Goal. Write out the rows below as a JSON list of strings, one string per line, skipping blank lines and leaving out the pictures.

Spatial reasoning dataset rows
# # # # #

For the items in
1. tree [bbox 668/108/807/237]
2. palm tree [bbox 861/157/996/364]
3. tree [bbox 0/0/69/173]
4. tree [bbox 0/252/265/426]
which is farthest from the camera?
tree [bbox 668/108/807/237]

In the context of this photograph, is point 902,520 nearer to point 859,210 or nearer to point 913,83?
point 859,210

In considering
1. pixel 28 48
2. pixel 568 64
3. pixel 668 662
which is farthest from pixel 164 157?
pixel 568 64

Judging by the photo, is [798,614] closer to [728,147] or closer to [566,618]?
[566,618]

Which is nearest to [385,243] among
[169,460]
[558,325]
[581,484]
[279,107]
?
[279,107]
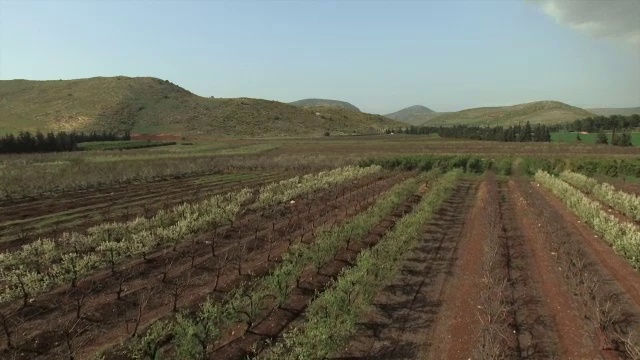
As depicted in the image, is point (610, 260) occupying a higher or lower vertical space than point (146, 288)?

# # # # #

Solution.
[
  "For the items in",
  "1. tree [bbox 668/108/807/237]",
  "2. palm tree [bbox 861/157/996/364]",
  "3. tree [bbox 0/0/69/173]",
  "4. tree [bbox 0/252/265/426]",
  "which is farthest from the camera?",
  "tree [bbox 668/108/807/237]",
  "In the context of this photograph, is point 902,520 nearer to point 859,210 or nearer to point 913,83?",
  "point 859,210",
  "In considering",
  "1. pixel 28 48",
  "2. pixel 568 64",
  "3. pixel 668 662",
  "which is farthest from pixel 164 157?",
  "pixel 568 64",
  "Judging by the photo, is [798,614] closer to [728,147] or closer to [566,618]?",
  "[566,618]",
  "Which is nearest to [385,243] among",
  "[169,460]",
  "[558,325]",
  "[581,484]",
  "[279,107]",
  "?",
  "[279,107]",
  "As depicted in the image, is point (610, 260) occupying a higher or lower vertical space than point (146, 288)?"
]